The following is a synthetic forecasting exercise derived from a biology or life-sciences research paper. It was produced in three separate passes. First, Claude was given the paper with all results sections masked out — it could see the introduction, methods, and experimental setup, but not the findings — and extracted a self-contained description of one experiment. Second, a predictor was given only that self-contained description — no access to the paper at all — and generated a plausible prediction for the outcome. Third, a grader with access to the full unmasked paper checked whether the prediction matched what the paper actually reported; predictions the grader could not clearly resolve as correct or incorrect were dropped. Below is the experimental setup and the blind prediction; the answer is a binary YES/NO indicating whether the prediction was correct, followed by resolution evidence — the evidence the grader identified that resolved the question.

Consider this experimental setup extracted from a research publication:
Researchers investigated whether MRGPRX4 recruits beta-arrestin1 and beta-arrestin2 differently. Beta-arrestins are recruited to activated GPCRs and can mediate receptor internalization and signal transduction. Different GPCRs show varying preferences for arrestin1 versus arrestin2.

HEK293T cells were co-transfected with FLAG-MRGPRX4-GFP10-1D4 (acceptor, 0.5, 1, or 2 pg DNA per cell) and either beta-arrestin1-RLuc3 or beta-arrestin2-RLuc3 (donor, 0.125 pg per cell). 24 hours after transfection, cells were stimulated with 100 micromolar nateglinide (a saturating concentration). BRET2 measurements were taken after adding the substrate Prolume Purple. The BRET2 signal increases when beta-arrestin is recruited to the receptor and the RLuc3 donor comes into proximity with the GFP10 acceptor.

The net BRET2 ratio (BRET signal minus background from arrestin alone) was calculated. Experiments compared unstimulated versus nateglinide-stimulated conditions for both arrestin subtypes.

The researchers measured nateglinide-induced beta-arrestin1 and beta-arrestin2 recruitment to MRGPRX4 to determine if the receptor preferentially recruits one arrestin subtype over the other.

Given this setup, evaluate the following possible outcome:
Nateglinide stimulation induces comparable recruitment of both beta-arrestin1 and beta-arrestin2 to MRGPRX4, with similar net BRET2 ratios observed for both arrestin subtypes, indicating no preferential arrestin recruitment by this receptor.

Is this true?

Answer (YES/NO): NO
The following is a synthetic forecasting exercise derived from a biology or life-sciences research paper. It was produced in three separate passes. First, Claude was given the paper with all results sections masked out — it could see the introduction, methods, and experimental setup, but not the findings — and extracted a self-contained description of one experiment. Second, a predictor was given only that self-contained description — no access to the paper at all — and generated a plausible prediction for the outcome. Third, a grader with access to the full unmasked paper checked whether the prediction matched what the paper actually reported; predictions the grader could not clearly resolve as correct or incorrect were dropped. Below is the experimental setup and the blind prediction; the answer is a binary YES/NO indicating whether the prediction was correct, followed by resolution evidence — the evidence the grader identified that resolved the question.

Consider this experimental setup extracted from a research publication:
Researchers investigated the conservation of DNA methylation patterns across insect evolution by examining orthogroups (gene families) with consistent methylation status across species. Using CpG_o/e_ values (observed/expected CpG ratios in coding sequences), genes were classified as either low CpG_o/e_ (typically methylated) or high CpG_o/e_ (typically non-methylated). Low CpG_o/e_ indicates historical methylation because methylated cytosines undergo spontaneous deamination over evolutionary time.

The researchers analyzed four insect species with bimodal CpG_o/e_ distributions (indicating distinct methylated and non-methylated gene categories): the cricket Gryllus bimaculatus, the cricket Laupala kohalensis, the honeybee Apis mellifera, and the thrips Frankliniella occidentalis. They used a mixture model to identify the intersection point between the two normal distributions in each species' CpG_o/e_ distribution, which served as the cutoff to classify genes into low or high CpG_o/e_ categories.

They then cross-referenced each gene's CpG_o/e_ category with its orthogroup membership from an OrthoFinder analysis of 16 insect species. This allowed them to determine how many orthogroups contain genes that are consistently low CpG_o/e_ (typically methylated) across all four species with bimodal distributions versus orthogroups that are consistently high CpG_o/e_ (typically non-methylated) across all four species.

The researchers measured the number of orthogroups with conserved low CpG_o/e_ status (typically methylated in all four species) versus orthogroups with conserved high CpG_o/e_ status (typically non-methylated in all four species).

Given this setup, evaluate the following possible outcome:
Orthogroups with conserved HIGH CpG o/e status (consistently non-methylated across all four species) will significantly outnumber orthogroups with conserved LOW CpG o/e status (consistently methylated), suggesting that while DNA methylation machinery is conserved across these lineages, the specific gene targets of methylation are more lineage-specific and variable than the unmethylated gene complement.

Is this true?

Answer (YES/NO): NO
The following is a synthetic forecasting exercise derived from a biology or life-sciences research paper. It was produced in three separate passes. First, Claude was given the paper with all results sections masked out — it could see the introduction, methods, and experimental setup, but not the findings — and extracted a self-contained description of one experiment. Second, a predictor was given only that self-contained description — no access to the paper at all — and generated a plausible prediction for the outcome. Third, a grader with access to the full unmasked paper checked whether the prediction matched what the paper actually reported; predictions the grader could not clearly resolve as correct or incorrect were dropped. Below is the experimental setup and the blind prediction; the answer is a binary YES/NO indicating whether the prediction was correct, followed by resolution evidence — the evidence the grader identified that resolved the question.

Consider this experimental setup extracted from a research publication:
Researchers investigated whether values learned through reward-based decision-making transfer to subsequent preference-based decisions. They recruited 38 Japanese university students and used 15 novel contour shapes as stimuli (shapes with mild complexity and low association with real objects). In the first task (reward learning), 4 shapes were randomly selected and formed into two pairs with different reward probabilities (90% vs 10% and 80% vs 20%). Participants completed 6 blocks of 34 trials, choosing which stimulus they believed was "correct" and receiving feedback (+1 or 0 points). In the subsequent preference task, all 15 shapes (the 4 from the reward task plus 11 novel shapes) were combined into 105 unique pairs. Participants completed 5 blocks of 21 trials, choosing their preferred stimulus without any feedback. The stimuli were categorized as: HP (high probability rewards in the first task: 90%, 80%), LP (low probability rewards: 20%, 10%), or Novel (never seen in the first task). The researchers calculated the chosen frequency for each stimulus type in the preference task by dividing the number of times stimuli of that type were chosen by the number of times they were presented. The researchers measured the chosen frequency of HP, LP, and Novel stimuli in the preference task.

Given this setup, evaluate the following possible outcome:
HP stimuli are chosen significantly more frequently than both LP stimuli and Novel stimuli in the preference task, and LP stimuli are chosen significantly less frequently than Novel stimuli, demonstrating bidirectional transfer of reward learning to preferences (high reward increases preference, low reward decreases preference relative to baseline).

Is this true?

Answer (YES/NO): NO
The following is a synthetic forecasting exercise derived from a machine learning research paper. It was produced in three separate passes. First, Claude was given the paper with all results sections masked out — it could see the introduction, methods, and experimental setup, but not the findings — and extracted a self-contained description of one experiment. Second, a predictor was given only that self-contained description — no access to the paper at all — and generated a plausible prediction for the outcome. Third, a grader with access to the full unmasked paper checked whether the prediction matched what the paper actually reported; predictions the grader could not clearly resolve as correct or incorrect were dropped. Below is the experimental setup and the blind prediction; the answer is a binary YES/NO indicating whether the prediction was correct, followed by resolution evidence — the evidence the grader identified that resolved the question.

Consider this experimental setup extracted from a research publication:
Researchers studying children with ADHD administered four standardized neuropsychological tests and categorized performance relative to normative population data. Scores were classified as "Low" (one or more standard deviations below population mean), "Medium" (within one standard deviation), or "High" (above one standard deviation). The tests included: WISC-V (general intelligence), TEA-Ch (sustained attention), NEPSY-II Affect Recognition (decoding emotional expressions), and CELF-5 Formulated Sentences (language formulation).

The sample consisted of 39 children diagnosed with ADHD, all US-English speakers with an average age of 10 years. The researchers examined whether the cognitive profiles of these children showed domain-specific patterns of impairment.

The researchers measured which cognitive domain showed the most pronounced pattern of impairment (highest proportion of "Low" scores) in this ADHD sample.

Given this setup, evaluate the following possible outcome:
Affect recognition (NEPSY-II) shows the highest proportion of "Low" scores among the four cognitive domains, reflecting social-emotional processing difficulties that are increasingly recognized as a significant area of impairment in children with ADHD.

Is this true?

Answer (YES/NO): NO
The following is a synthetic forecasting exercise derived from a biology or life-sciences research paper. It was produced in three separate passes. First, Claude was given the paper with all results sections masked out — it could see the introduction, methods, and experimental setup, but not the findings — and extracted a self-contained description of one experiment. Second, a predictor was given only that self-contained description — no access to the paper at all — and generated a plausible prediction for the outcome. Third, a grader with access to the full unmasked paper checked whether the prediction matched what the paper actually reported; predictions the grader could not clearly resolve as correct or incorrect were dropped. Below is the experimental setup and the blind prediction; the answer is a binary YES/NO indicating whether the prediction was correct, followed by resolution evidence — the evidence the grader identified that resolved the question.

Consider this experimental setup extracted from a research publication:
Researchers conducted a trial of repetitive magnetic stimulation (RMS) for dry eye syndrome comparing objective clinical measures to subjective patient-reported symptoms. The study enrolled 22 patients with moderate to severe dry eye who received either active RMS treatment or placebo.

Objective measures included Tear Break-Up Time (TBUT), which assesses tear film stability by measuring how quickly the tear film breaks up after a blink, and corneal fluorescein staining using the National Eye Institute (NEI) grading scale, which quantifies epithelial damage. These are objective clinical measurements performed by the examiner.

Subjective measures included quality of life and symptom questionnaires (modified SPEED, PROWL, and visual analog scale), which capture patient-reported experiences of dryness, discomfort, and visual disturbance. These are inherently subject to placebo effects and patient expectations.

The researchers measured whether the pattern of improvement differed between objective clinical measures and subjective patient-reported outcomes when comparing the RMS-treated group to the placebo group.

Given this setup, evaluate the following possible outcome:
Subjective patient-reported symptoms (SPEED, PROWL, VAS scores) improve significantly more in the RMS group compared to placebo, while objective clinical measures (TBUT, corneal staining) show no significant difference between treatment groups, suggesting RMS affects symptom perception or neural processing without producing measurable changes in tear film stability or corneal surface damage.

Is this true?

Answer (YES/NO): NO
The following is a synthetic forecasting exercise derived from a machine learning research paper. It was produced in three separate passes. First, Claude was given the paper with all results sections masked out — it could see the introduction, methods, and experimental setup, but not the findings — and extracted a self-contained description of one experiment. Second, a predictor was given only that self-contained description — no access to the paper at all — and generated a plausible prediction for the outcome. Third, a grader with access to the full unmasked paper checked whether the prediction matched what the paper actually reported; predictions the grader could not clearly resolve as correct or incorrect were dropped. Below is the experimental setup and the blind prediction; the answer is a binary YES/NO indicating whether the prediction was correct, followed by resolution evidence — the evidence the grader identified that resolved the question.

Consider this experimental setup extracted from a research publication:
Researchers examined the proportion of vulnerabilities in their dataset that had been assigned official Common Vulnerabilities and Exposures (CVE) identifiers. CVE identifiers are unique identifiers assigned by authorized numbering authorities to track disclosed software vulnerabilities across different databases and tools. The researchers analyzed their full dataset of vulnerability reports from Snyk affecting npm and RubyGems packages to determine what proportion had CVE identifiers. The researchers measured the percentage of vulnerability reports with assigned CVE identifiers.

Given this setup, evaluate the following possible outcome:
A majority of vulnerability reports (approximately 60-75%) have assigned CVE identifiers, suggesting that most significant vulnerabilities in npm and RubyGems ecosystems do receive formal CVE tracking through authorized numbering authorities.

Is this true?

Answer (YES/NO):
----
## Task instructions
Scan the material above for the word "sample", and copy every line in which it is found.

## Expected output
The sample consisted of 39 children diagnosed with ADHD, all US-English speakers with an average age of 10 years. The researchers examined whether the cognitive profiles of these children showed domain-specific patterns of impairment.
The researchers measured which cognitive domain showed the most pronounced pattern of impairment (highest proportion of "Low" scores) in this ADHD sample.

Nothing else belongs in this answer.